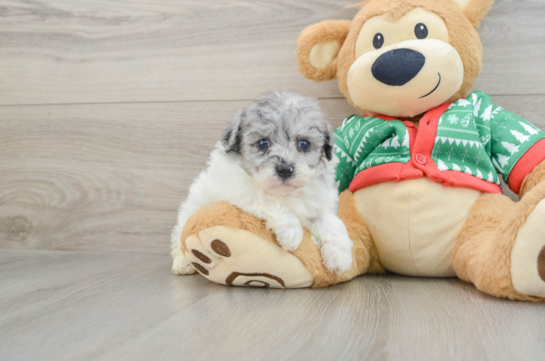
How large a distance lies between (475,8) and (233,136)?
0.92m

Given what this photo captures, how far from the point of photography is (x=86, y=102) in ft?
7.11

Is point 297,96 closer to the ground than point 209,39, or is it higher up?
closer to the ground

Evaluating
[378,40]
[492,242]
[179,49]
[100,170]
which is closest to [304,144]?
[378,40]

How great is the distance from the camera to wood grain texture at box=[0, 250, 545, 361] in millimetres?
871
○ ○ ○ ○ ○
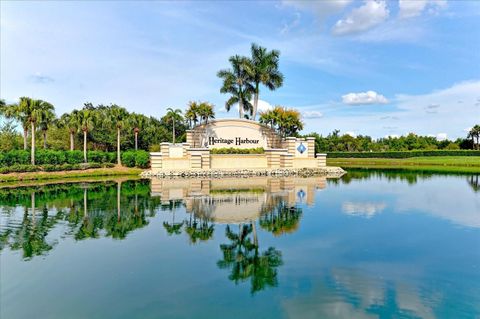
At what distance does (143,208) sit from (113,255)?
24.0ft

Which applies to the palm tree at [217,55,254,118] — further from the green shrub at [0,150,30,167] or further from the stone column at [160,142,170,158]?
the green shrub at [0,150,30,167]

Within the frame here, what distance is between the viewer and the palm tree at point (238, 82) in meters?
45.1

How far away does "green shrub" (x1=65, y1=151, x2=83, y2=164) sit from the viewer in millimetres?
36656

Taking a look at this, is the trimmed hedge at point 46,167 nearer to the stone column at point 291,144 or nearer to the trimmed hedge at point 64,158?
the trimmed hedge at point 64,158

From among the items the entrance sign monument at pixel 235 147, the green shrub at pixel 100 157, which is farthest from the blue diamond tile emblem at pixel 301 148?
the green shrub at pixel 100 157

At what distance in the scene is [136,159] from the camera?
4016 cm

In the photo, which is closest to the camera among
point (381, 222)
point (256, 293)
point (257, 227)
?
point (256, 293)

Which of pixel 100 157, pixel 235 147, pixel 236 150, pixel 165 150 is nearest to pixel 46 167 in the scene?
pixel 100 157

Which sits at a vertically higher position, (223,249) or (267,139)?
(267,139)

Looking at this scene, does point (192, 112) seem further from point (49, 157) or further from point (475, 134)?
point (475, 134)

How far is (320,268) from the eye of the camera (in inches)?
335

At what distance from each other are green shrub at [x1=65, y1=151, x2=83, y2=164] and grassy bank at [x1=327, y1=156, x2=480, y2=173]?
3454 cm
○ ○ ○ ○ ○
WORK TO DO: List every line in the records above that contains the word "trimmed".

SOLUTION BELOW:
Taking a look at this, is the trimmed hedge at point 46,167 nearer to the stone column at point 291,144 or nearer to the trimmed hedge at point 64,158?
the trimmed hedge at point 64,158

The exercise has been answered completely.